Why insurance pools losses
Imagine that you own a small bakery. You can budget for flour, rent and wages, but a fire could destroy equipment that would take years of profit to replace. Insurance lets you pay a known premium in exchange for the insurer’s promise to meet covered losses under the policy. You still need to understand the limits, exclusions and any deductible, which is the part of a covered loss you must bear yourself.
How the pool helps. An insurer collects premiums from many policyholders. Most will not experience the same serious loss during the same period. Their contributions help finance the claims of those who do. The insurer also needs enough money for expenses and other costs, so the expected cost of claims is not the whole premium.
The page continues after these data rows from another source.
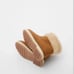 Zara Baby Lined Boots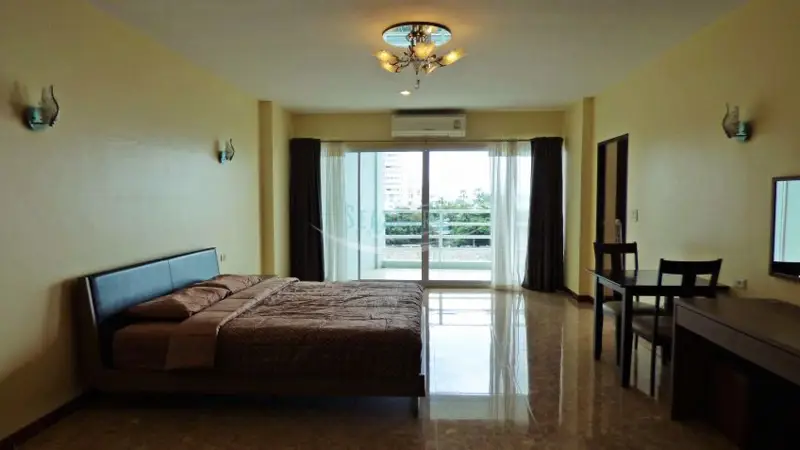 Rental Apartment Dongtan Beach Pattaya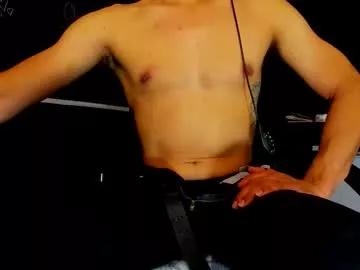 Freechat alessandro__wye on Chaturbate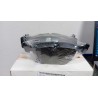 SERIE PASTIGLIE FRENI ANT. JURID 007 BMW SERIE 7 (E38) (09/94-10/01)  34116761252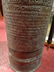VINTAGE ALBERT FIRE EXTINGUISHER, WITH PAPER INSPECTION - 5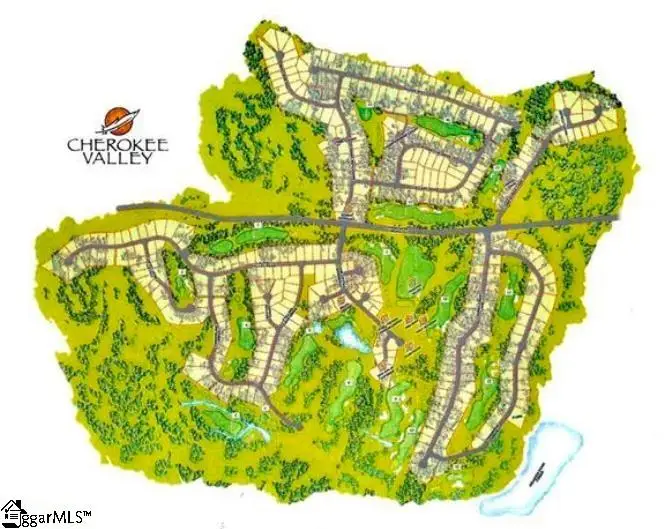 110 Laurel Valley Way, Travelers Rest, SC 29690 - Image #2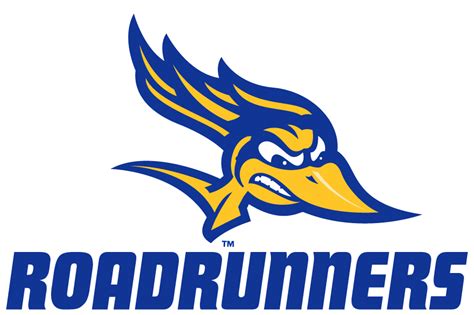 CSU Bakersfield Roadrunners Logo Digital File (SVG Cutting File Pdf Png Dxf ...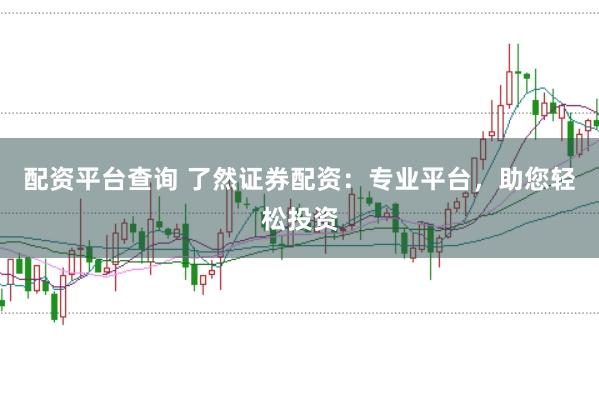 配资平台查询 了然证券配资：专业平台，助您轻松投资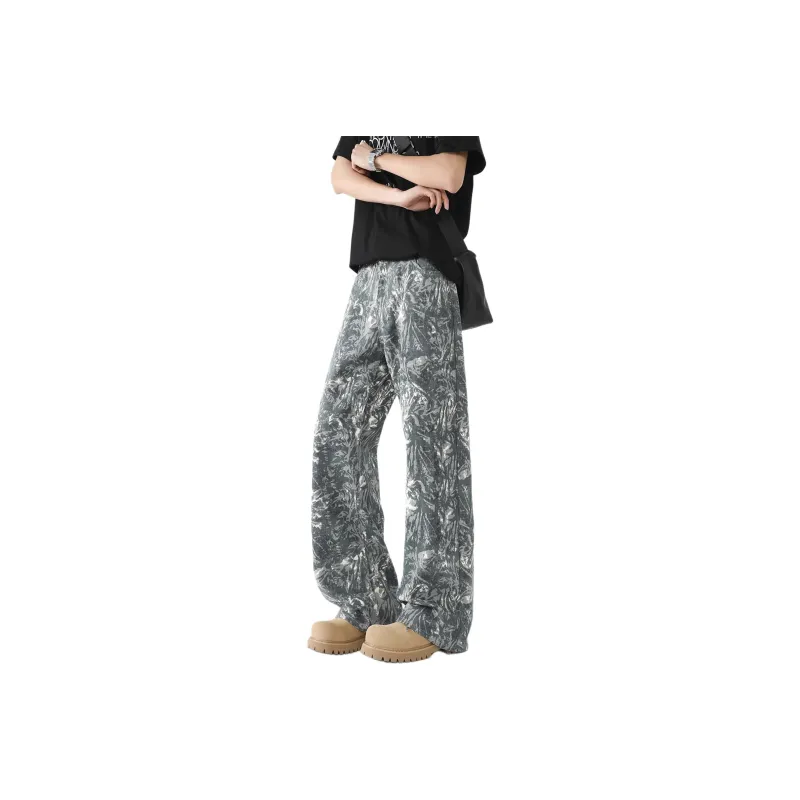 FA2LO Jeans Unisex-0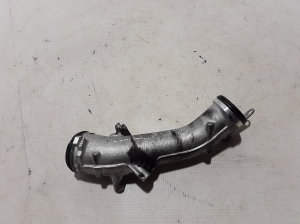 Mercedes Benz GLC-Class 253 (2015–2019) Rohr A6540980400 - 3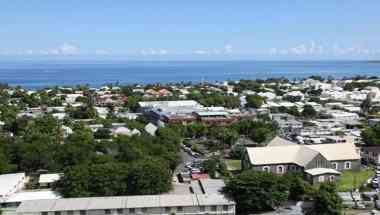 Reunion Island Tourism Board à Paris, FR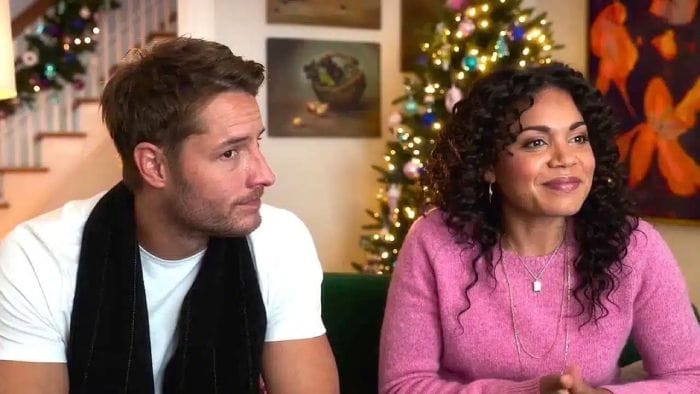 'El diario de Noel', la película de Navidad que está arrasando en Netflix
Predicting a group. The law of large numbers helps explain why a larger pool of comparable, sufficiently independent risks produces more reliable estimates of average loss. It cannot tell the bakery owner whether a fire will happen next Tuesday. It also does not promise that the insurer’s actual claims will equal its forecast in any particular year.
Suppose a teaching example gives 1,000 comparable shops a 1% annual chance of one $20,000 loss each. The expected number of losses is 1,000 × 0.01 = 10. Expected claims are therefore 10 × $20,000 = $200,000, or $200 per shop. These are averages used for planning. Exactly ten shops need not have a loss, and $200 is not a quoted insurance premium.
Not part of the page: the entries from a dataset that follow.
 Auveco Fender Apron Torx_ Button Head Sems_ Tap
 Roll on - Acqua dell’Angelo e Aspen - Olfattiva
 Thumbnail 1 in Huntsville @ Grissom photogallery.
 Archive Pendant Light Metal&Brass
Why the mix matters. If all those shops are on one flood-prone street, one flood could damage many at once. Adding nearby shops increases the size of the pool without removing that shared exposure. Insurers must consider how risks are related as well as how many they insure. Pooling also does not require equal premiums: a shop with a different risk of loss may contribute a different amount.
Comparing experience fairly. A larger portfolio can have more total claims even while its average loss becomes more predictable. Compare similar exposures over comparable periods: 1,000 properties observed for a month do not provide the same time at risk as 1,000 properties observed for a year. Copying records adds no new experience. A meaningful estimate needs information about how often losses occur and how large they are.
When a question mentions a larger insurance pool, look for improved predictability across the group. An answer promising that each member becomes safer, or that every member should pay the same premium, is making a different claim.
NAIC, A Regulator’s Introduction to the Insurance Industry, pp. 6–7, 9.